Deep in the Louisiana bayou country, voodoo casts an eerie spell that pulsates through the stillness of the majestic swampland, and connotes a sense of danger just a heartbeat away. In Eve's Bayou, written by first time director Kasi Lemmons and released by Trimark Pictures, magic has an aesthetic of its own, danger is as literal as an alligator waiting below the waterline, and as inscrutable as the family secrets that ultimately change the life of 10-year-old Eve Batiste (Jurnee Smollett). The story follows Eve over the course of a summer when her only problem appears to be a mild case of sibling rivalry. Her adoring, albeit womanizing father (Samuel L. Jackson), a successful doctor, prefers her older sister while her mother, who keeps the family peace by ignoring her husband's indiscretions, favors her young son. The colorful Batiste family includes Aunt Mozelle, (Debbi Morgan), whose husbands have an alarming habit of dying in freak accidents despite her supernatural powers, which she may have passed on to Eve.

Eve's Bayou evolved from a series of short stories Lemmons wrote about the main characters. As an actress, Lemmons appeared in Jonathan Demme's Silence of the Lambs, John Woo's Hard Target, and Spike Lee's Drop Squad among others. She enjoyed the creative freedom that writing allowed, and began the script for Eve's Bayou without intending to shop it. "I just wanted to have it, so that if I wanted to make the film years down the line, I could." But the project came to fruition much sooner; Jackson was so impressed by the script he came on board as a producer with Caldecot Chubb (The Crow, To Sleep with Anger).

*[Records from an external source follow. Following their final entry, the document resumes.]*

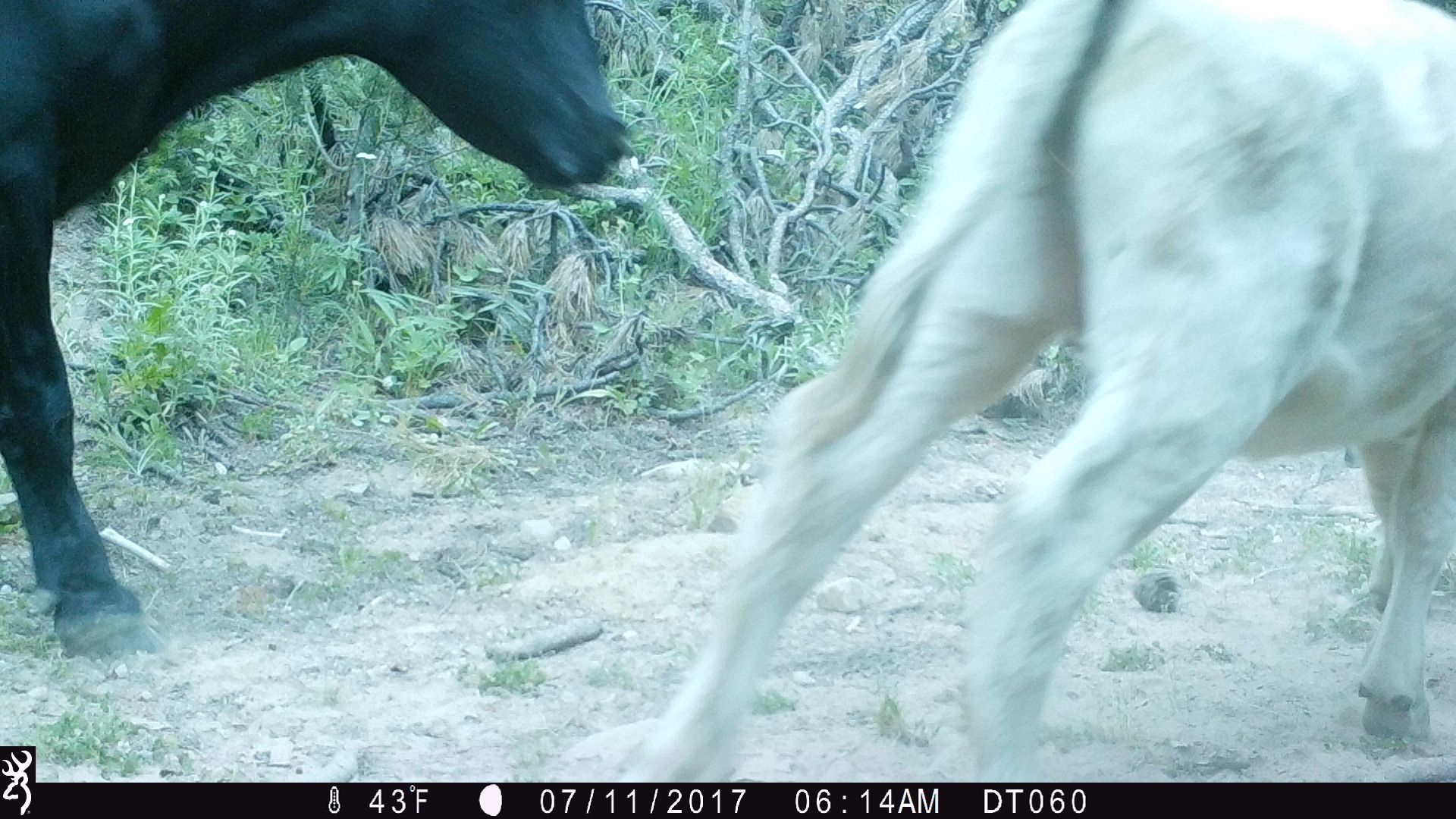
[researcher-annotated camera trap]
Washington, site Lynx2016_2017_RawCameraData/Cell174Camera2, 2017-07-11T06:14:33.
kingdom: Animalia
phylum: Chordata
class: Mammalia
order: Artiodactyla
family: Bovidae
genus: Bos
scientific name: Bos taurus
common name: domestic cattle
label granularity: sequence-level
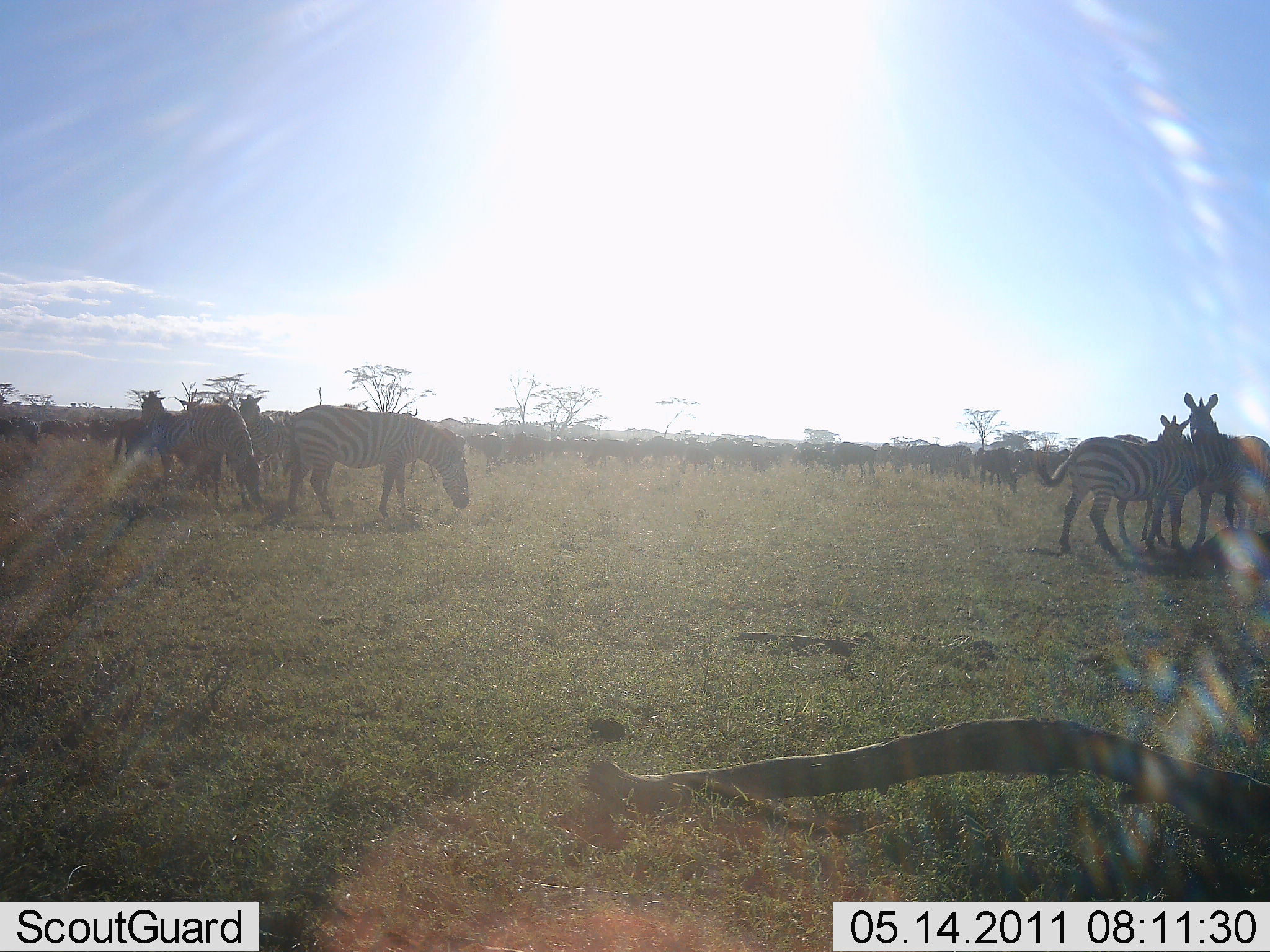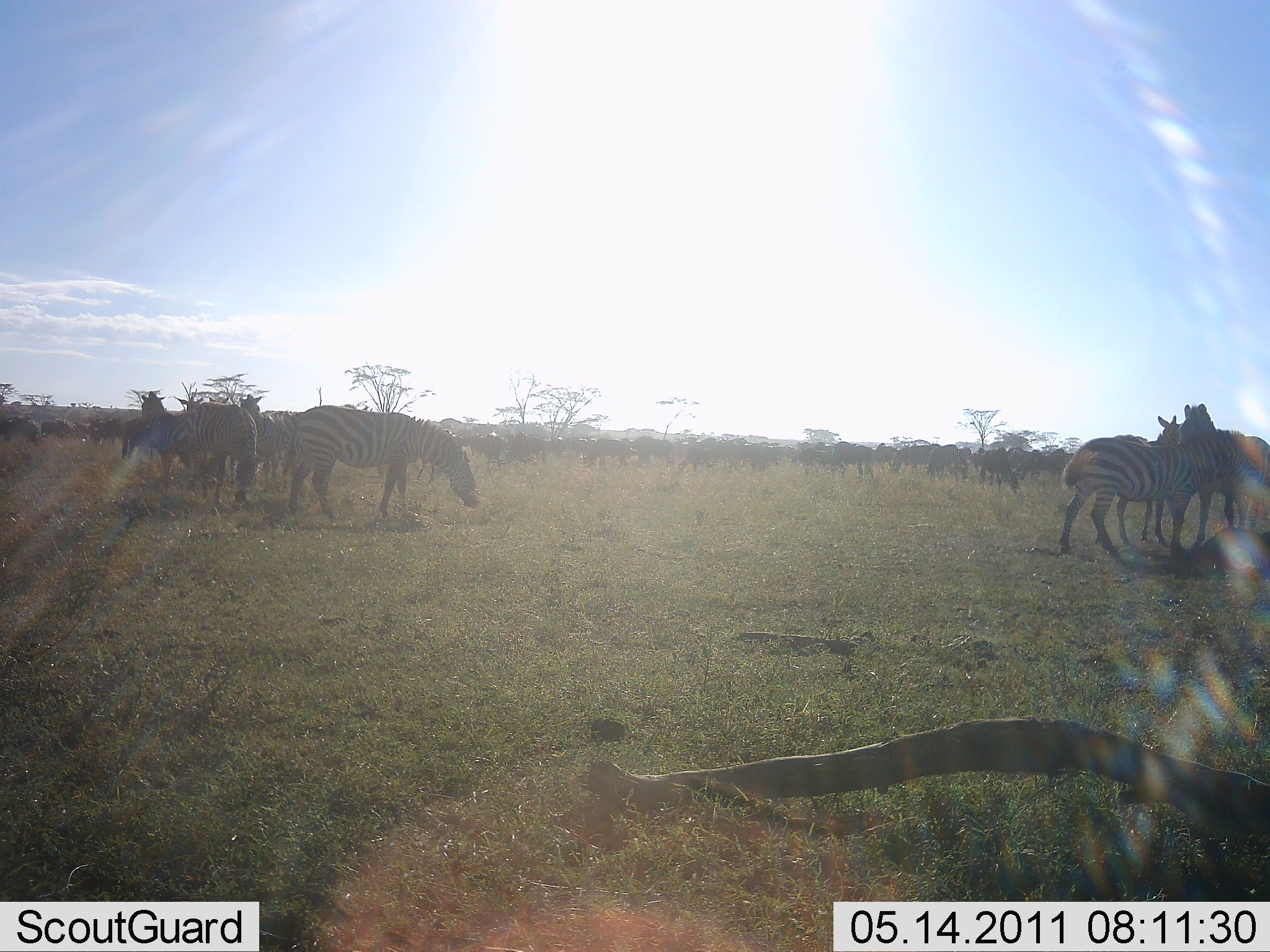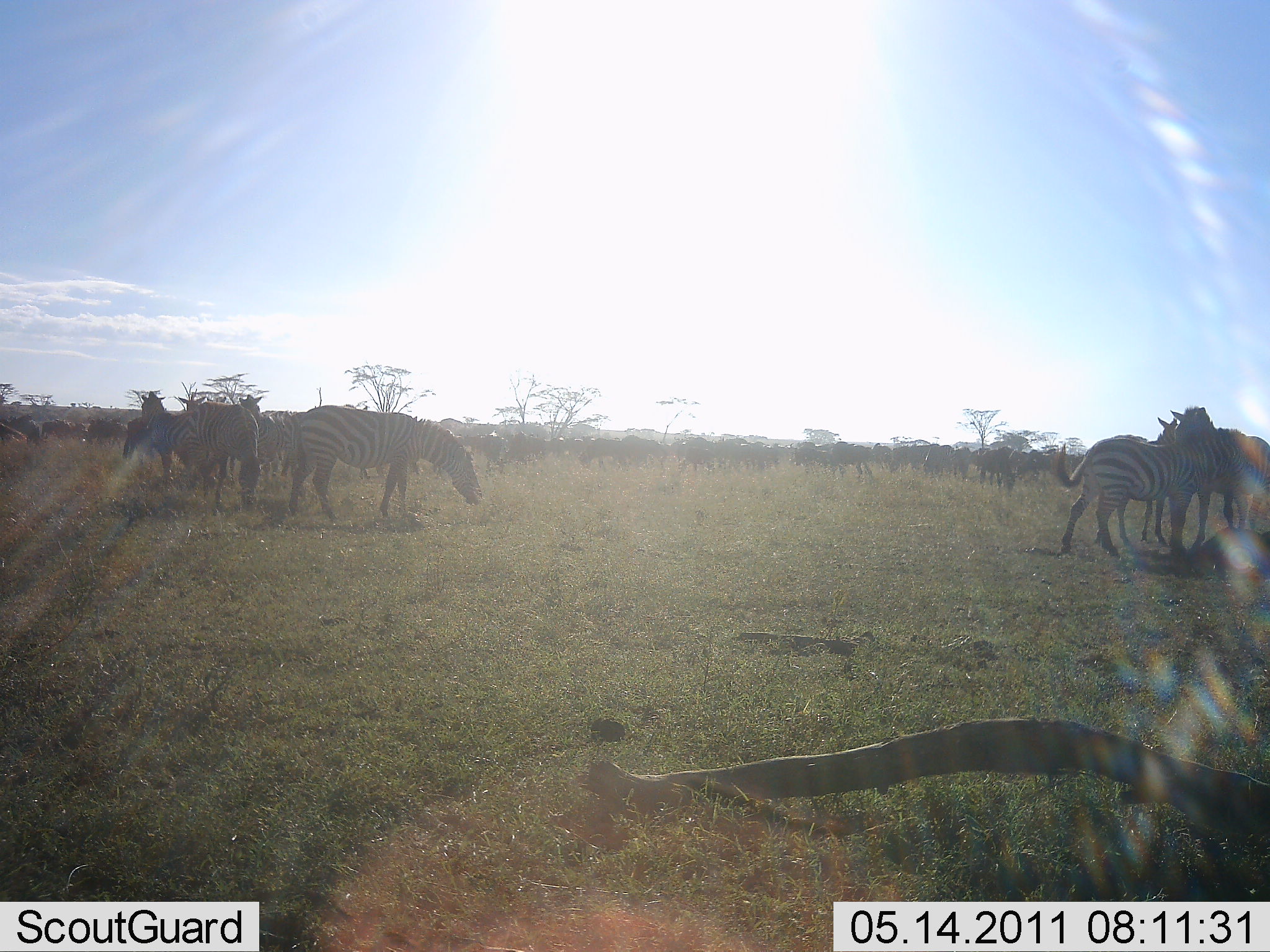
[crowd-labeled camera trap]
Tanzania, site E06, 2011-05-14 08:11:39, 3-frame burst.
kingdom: Animalia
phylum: Chordata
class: Mammalia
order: Perissodactyla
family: Equidae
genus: Equus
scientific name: Equus quagga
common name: plains zebra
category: zebra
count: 11-50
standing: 61%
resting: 11%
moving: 11%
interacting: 61%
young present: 0%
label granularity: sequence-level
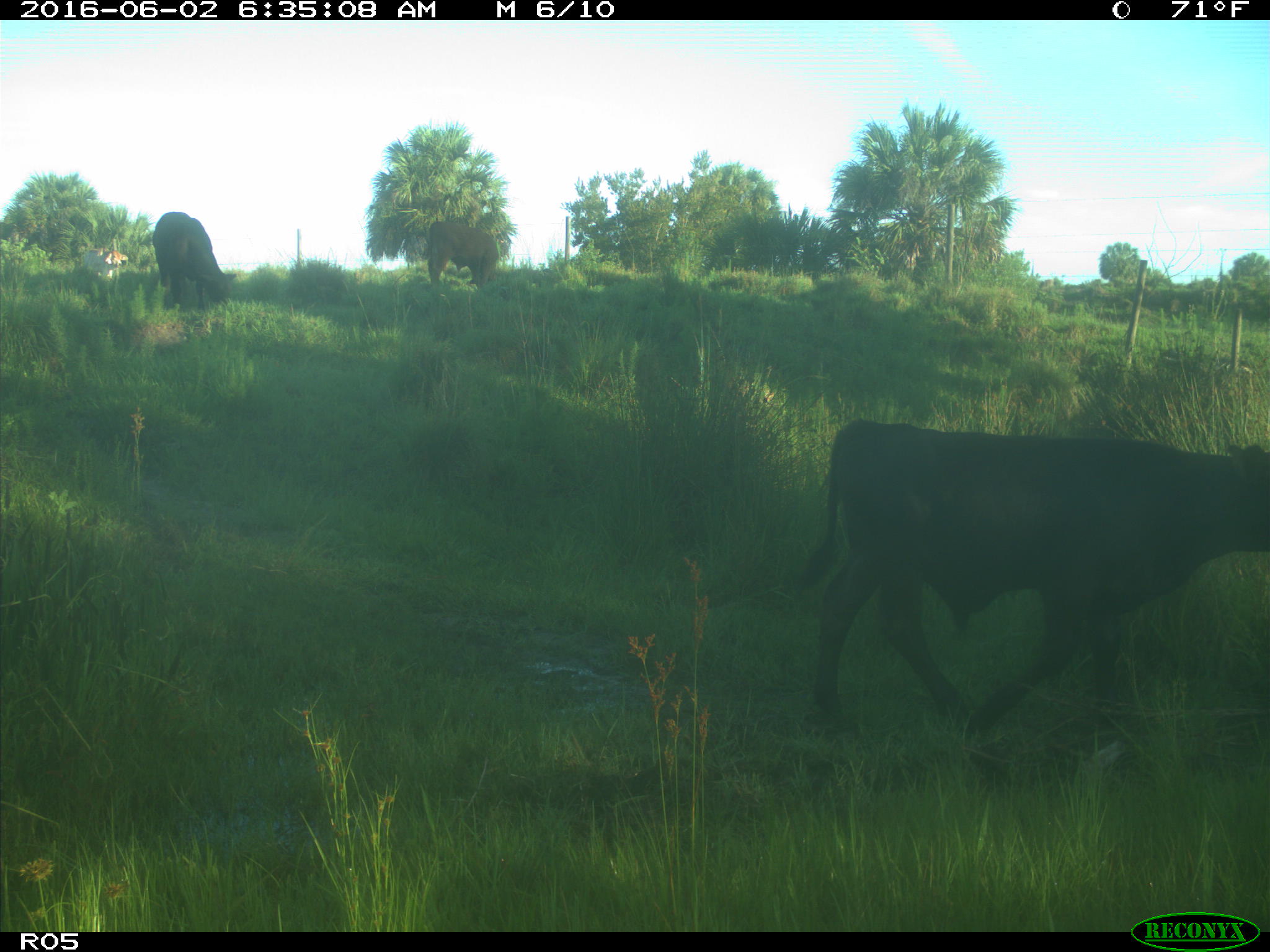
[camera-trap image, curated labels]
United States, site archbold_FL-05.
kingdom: Animalia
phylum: Chordata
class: Mammalia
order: Artiodactyla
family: Bovidae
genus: Bos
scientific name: Bos taurus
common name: domestic cow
Bos taurus (domestic cow).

Lemmons found cinematographer Amy Vincent when the shooter was at AFI. Impressed by Vincent's short film Death in Venice, California, Lemmons responded to Vincent's "very emotional lighting, which evoked a strong sense of melancholy," says the director, who was looking for a shooter who could get more than a pretty shot. In Vincent, she found a cinematographer who could capture the dark secrets and painful beauty of the bayou country.

Lemmons and Vincent began to talk, "and there was a spark right away," says Lemmons. "We understood each other in a peculiar way. We had the same sense of space and rhythm. Amy frames exactly the way I would. We have a shared sensibility, and even though I have a particularly weird imagination, she totally gets it." Several sequences in Lemmons' script came to her through dreams, "which made the film that much more personal to me, and to find someone who shares that vision is truly amazing."